FOXBOROUGH - Give Richard Seymour credit for being honest. When the Patriots defensive end was asked yesterday if he had any memories of the brief stint on the Patriots practice squad that current San Francisco 49ers starting quarterback J.T. O'Sullivan enjoyed in 2006, Seymour responded with a simple, "No."
"Hopefully, we'll be reacquainted," Seymour said with a mischievous smile.
A reunion with O'Sullivan in the 49ers' backfield Sunday at Candlestick Park would suit Seymour and his defensive teammates just fine. San Francisco, which has given up a league-high 19 sacks in its first four games, might be just the prescription for a Patriots pass rush that after a four-sack performance in the season opener has mustered just two sacks in its last two games and ranks tied for 22d in the NFL with six. That's a far cry from the potent pass rush of last season, when the Patriots collected 47 sacks to lead the AFC and finish second in the NFL to the Giants.

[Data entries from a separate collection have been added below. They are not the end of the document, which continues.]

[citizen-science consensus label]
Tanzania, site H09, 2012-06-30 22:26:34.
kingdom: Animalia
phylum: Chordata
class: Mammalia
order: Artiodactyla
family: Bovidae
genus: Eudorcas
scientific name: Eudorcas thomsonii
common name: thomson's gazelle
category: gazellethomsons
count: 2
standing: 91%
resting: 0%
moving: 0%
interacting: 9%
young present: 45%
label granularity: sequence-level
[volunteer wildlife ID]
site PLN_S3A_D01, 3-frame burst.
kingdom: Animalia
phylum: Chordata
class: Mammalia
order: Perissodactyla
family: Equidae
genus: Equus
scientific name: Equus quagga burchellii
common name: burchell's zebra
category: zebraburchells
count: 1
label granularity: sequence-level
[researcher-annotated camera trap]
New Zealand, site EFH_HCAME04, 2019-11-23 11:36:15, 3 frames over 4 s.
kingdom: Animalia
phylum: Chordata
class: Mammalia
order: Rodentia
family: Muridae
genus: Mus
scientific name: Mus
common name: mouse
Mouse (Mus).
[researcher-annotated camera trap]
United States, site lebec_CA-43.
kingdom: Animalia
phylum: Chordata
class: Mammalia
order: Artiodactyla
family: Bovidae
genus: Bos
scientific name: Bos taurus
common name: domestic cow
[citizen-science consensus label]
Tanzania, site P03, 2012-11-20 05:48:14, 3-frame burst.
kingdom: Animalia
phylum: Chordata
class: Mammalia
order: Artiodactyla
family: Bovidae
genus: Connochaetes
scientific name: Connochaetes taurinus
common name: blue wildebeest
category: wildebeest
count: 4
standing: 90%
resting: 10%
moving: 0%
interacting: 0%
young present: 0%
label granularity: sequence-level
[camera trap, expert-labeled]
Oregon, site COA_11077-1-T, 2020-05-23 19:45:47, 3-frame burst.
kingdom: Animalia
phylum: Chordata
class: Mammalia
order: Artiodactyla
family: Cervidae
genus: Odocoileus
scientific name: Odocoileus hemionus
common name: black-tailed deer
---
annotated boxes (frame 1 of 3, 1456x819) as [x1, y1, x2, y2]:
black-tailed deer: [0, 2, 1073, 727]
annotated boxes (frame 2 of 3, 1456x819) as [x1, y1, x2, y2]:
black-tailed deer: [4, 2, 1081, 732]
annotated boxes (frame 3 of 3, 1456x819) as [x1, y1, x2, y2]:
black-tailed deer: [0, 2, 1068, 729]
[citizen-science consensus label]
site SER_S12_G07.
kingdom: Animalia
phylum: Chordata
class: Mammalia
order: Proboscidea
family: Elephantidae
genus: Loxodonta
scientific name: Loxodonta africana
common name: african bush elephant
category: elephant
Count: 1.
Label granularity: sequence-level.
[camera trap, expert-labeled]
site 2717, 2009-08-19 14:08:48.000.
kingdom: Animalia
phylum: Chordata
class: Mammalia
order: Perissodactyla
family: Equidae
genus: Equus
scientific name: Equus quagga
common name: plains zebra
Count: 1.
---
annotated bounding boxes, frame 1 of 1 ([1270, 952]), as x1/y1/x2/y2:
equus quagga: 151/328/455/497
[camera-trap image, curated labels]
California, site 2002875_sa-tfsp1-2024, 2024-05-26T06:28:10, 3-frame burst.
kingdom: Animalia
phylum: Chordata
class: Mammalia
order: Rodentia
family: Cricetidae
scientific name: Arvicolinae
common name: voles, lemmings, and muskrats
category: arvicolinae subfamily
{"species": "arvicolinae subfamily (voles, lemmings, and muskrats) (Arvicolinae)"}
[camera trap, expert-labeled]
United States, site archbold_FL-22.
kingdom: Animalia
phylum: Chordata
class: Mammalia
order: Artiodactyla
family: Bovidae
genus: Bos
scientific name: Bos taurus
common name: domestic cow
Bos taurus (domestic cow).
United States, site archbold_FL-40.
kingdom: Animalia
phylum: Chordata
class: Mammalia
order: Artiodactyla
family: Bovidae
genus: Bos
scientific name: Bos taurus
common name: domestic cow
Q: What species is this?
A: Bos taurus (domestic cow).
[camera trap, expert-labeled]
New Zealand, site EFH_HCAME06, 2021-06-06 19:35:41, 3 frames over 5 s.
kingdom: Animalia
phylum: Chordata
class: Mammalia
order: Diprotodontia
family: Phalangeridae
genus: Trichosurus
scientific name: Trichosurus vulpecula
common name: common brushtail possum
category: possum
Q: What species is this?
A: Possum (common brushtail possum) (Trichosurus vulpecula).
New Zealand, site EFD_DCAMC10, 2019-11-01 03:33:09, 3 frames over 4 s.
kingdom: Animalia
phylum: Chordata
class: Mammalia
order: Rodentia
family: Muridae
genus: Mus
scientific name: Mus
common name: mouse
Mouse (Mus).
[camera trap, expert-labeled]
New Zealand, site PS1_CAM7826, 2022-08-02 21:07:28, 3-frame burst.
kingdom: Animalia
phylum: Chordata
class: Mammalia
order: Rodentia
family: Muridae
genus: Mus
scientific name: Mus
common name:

While Patriots coach Bill Belichick waxes poetic about the offensive brilliance of the schemes of Mike Martz, who is now the 49ers offensive coordinator, all of Martz's creativity in the passing game not only puts pressure on opposing defenses, but on his offensive line.
O'Sullivan was sacked six times Sunday in a 31-17 loss to the Saints. San Francisco's surfeit of sacks isn't a surprise considering what Martz's offenses did the last two seasons, when he was in Detroit as offensive coordinator of the Lions.
Last year, Detroit quarterbacks were sacked 54 times, ranking third in the league, behind only the 49ers and the Chiefs, who each gave up 55.
In 2006, Detroit surrendered 63 sacks, second-most in the league, including five in a 28-21 Patriots win at Gillette Stadium.
"They throw a lot of downfield routes. They throw deep in-cuts [and] deep comebacks. Sometimes they have a lot of receivers out, so occasionally their protection breaks down on that," said Belichick. "But they attack the defense at all three levels - the short, intermediate, and deep level. They do it every week on a consistent basis, so you have to be ready to defend it. Sometimes you get to [the quarterback] before they get it off, but a lot of times you don't, and they hit a lot of 20-, 25-, 30-yard completions, a lot more than most teams do. That's the way they have been historically.
"It takes a little longer for those plays to develop. I think overall their pass protection has been good. I think the line has done a good job. Overall, their pass protection hasn't been bad. Like any line it has broken down from time to time, but they have done a good job."
The Patriots' leading sackers after three games are outside linebackers Adalius Thomas and Mike Vrabel with two apiece. Seymour has one, and the other belongs to cornerback Ellis Hobbs. While New England has only played three games, so have the Giants, who have 13 sacks.
In their 38-13 loss to Miami, the Patriots didn't even dirty the uniform of Dolphins quarterback Chad Pennington, registering no sacks and not being credited with a single quarterback hit.
Seymour said the Patriots' failure to stop Ronnie Brown and the Miami running game was one of the reasons they couldn't apply any heat to Pennington.
"They didn't have to pass the ball much," said Seymour. "After you get up, you run the ball, so we didn't really have many opportunities to have a lot of sacks because when they got up on us it wasn't like we were matching them point for point. They were scoring touchdowns and we were kicking field goals, and at the end of the day that just isn't going to add up.
"We have to do a better job of keeping the other team out of the end zone and putting them in passing situations. In years prior, we were able to get off to a good start defensively and we were able to put up a lot of points, so teams had to throw to stay in the game. If they get off to an early start and we get behind, the [pass-rushing] opportunities, they're not going to be there."
Seymour said that to get after O'Sullivan this week the Patriots actually have to first focus on stopping the run, which means slowing down running back Frank Gore.
"Well, obviously, any defensive player that's the ultimate - to get sacks on the quarterback," said Seymour. "That's what we want to do, but we have to get them in those situations. We have to put them in situations where we can go after the quarterback and pin our ears back and kind of just let loose, but early in the game we got to be able to stop No. 21 [Gore]."
If the Patriots' 3-4 defense can't put pressure on O'Sullivan with the front seven, then Belichick and defensive coordinator Dean Pees always could counter Martz's creativity with some of their own in the form of blitz schemes.
The Patriots have arguably the best blitzing safety of all-time in Rodney Harrison, who is the NFL's career leader in sacks by a defensive back with 30.5.
However, Harrison said that in the end, getting to the quarterback usually comes down to desire and execution, not deception.
"I'm sure each week you're going to have opportunities," he said. "It's just a matter of beating their guys mano a mano and getting to the quarterback. However you scheme it up, that's up to the coaches, but it's up to us to cover in the back end and it's up to the guys up front that are rushing the quarterback to get there."